== Segment start ==

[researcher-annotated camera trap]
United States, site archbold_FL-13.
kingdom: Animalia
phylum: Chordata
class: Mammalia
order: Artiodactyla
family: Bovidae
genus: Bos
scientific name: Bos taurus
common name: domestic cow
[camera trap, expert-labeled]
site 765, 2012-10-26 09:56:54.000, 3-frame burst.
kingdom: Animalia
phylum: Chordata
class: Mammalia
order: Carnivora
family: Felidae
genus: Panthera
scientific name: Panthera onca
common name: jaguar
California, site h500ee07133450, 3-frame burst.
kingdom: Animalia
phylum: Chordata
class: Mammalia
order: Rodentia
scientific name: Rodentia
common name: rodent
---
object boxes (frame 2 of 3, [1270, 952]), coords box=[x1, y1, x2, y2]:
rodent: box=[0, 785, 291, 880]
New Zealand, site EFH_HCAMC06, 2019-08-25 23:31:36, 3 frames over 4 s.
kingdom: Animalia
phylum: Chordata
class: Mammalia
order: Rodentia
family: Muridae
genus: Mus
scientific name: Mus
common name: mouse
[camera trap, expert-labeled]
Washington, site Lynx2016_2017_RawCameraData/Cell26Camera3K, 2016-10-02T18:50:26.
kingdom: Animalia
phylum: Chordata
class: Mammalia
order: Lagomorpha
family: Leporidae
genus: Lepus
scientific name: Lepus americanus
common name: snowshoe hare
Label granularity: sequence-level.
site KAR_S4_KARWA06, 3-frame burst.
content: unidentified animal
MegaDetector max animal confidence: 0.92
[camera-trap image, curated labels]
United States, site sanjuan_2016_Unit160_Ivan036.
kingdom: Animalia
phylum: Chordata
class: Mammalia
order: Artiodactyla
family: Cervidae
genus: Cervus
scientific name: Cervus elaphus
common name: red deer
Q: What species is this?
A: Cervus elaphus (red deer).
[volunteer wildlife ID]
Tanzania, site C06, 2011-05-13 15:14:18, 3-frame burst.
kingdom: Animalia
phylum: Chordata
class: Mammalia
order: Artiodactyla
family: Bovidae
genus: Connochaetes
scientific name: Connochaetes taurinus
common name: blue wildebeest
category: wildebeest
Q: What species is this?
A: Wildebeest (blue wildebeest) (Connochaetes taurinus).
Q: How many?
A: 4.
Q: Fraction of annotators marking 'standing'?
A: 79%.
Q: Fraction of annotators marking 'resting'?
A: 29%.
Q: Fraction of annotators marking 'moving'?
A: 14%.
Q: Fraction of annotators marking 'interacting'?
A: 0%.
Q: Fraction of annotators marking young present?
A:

== Segment end ==

The records above must be output exactly, in full.

[researcher-annotated camera trap]
United States, site archbold_FL-13.
kingdom: Animalia
phylum: Chordata
class: Mammalia
order: Artiodactyla
family: Bovidae
genus: Bos
scientific name: Bos taurus
common name: domestic cow
[camera trap, expert-labeled]
site 765, 2012-10-26 09:56:54.000, 3-frame burst.
kingdom: Animalia
phylum: Chordata
class: Mammalia
order: Carnivora
family: Felidae
genus: Panthera
scientific name: Panthera onca
common name: jaguar
California, site h500ee07133450, 3-frame burst.
kingdom: Animalia
phylum: Chordata
class: Mammalia
order: Rodentia
scientific name: Rodentia
common name: rodent
---
object boxes (frame 2 of 3, [1270, 952]), coords box=[x1, y1, x2, y2]:
rodent: box=[0, 785, 291, 880]
New Zealand, site EFH_HCAMC06, 2019-08-25 23:31:36, 3 frames over 4 s.
kingdom: Animalia
phylum: Chordata
class: Mammalia
order: Rodentia
family: Muridae
genus: Mus
scientific name: Mus
common name: mouse
[camera trap, expert-labeled]
Washington, site Lynx2016_2017_RawCameraData/Cell26Camera3K, 2016-10-02T18:50:26.
kingdom: Animalia
phylum: Chordata
class: Mammalia
order: Lagomorpha
family: Leporidae
genus: Lepus
scientific name: Lepus americanus
common name: snowshoe hare
Label granularity: sequence-level.
site KAR_S4_KARWA06, 3-frame burst.
content: unidentified animal
MegaDetector max animal confidence: 0.92
[camera-trap image, curated labels]
United States, site sanjuan_2016_Unit160_Ivan036.
kingdom: Animalia
phylum: Chordata
class: Mammalia
order: Artiodactyla
family: Cervidae
genus: Cervus
scientific name: Cervus elaphus
common name: red deer
Q: What species is this?
A: Cervus elaphus (red deer).
[volunteer wildlife ID]
Tanzania, site C06, 2011-05-13 15:14:18, 3-frame burst.
kingdom: Animalia
phylum: Chordata
class: Mammalia
order: Artiodactyla
family: Bovidae
genus: Connochaetes
scientific name: Connochaetes taurinus
common name: blue wildebeest
category: wildebeest
Q: What species is this?
A: Wildebeest (blue wildebeest) (Connochaetes taurinus).
Q: How many?
A: 4.
Q: Fraction of annotators marking 'standing'?
A: 79%.
Q: Fraction of annotators marking 'resting'?
A: 29%.
Q: Fraction of annotators marking 'moving'?
A: 14%.
Q: Fraction of annotators marking 'interacting'?
A: 0%.
Q: Fraction of annotators marking young present?
A:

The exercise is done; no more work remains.